Persons Deemed Owners
Title to any
bearer securities and any coupons issued with any bearer securities will pass by delivery. We and the trustee, and any of our or the trustees agents, may treat the bearer of any bearer security, the bearer of any coupon and the registered
owner of any registered security as the owner of the security or coupon, whether or not the debt security or coupon shall be overdue and notwithstanding any notice to the contrary, for the purpose of making payment and for all other purposes.
(Section 308).
Replacement of Securities and Coupons
We will replace any mutilated security, or a mutilated coupon issued with a security, at the holders expense upon surrender of the
security to the trustee. We will replace destroyed, lost or stolen securities or coupons at the holders expense upon delivery to the trustee of evidence of the destruction, loss or theft satisfactory to us and the trustee. If any coupon
becomes destroyed, stolen or lost, we will replace it by issuing a new security in exchange for the security with which the coupon was issued.

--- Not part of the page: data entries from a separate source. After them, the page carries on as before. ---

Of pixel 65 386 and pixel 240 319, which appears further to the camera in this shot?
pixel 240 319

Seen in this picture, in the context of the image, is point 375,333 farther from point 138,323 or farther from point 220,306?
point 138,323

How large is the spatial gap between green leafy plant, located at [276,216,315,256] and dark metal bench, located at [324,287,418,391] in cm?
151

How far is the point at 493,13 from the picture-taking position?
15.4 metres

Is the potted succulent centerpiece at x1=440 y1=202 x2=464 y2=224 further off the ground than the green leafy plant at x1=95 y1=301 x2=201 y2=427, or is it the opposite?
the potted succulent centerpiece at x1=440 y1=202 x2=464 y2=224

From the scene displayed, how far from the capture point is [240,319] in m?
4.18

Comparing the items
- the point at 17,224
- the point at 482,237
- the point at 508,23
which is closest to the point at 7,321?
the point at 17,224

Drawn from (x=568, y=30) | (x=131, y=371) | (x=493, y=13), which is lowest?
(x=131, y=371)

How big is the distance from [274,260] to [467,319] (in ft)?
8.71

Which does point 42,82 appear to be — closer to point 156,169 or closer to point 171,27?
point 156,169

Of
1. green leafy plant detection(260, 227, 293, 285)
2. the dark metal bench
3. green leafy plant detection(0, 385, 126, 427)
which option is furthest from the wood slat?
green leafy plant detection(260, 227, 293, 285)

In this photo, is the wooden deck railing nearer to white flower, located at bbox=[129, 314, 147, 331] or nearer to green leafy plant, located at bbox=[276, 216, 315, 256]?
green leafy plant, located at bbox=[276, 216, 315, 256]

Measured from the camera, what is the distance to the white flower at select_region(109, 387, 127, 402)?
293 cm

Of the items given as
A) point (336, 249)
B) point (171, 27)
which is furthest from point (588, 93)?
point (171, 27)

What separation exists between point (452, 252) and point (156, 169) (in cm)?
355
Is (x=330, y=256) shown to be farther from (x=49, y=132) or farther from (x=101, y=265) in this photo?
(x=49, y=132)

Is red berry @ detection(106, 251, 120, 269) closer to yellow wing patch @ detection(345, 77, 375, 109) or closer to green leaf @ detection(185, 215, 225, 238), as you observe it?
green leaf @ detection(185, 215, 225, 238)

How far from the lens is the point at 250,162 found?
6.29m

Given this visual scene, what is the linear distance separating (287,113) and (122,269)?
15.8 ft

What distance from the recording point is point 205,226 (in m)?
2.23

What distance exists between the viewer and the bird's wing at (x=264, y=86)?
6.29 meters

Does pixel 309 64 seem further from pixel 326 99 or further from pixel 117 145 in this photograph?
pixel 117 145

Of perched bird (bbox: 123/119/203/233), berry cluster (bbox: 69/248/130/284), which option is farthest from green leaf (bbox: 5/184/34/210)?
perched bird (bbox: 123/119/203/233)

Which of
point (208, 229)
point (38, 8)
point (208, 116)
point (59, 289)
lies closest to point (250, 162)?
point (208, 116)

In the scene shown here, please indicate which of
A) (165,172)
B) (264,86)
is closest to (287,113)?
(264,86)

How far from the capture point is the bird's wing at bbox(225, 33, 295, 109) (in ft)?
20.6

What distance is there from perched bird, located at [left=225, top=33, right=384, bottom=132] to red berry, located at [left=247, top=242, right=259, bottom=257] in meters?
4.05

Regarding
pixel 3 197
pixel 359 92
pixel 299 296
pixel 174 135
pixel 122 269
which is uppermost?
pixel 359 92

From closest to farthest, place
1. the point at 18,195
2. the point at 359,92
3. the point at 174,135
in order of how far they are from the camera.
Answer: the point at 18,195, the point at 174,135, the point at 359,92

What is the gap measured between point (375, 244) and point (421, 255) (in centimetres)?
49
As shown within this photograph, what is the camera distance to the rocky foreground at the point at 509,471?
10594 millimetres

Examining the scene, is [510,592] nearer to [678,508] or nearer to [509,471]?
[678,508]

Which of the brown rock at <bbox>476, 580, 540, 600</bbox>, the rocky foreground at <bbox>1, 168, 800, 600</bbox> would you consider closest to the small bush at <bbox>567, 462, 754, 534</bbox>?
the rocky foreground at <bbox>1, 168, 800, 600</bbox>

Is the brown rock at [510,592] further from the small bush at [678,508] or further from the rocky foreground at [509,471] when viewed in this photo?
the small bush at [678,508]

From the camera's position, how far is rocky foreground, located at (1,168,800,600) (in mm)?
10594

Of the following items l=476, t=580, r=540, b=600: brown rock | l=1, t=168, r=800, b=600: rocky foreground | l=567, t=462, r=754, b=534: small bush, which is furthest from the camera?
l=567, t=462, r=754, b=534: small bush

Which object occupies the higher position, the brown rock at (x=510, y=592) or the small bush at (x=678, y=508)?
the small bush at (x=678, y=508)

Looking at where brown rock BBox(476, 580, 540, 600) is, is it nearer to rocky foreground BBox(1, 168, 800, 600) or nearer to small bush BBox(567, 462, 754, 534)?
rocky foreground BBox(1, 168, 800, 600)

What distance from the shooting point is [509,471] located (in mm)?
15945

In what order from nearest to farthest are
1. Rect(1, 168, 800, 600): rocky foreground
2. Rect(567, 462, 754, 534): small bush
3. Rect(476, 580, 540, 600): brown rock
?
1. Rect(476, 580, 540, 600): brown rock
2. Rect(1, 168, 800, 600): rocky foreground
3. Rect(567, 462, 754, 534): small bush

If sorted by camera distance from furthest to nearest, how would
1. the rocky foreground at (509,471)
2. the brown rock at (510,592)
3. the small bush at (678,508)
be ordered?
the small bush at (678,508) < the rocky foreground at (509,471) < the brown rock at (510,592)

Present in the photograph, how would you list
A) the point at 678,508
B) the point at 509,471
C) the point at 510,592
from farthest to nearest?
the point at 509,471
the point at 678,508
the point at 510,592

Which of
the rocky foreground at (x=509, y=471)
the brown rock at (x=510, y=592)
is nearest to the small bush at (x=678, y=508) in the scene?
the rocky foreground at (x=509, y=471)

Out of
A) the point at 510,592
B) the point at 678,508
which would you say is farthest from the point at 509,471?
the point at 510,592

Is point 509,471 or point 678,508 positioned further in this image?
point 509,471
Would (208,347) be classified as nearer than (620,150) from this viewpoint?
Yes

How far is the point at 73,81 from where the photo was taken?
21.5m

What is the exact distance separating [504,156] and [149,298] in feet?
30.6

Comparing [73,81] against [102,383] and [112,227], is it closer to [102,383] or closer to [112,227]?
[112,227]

In the case of a destroyed, lost or stolen security or coupon, an indemnity satisfactory to the trustee
and us may be required at the holders expense before we will issue a replacement security. (Section 306).
Conversion and Exchange
If any offered debt securities are convertible into preferred stock or common stock at the option of the holders or exchangeable for
preferred stock or common stock at our option, the prospectus supplement relating to those debt securities will include the terms and conditions governing any conversions and exchanges.
Governing Law
The indenture and the debt
securities will be governed by, and construed in accordance with, the laws of the State of New York. (Section 114).
Information Concerning the
Trustee
The Bank of New York Mellon is the trustee under the indenture. From time to time, we maintain deposit accounts and conduct
other banking transactions with the trustee in the ordinary course of business. The Bank of New York Mellon also serves as trustee for certain of our other senior unsecured debt obligations.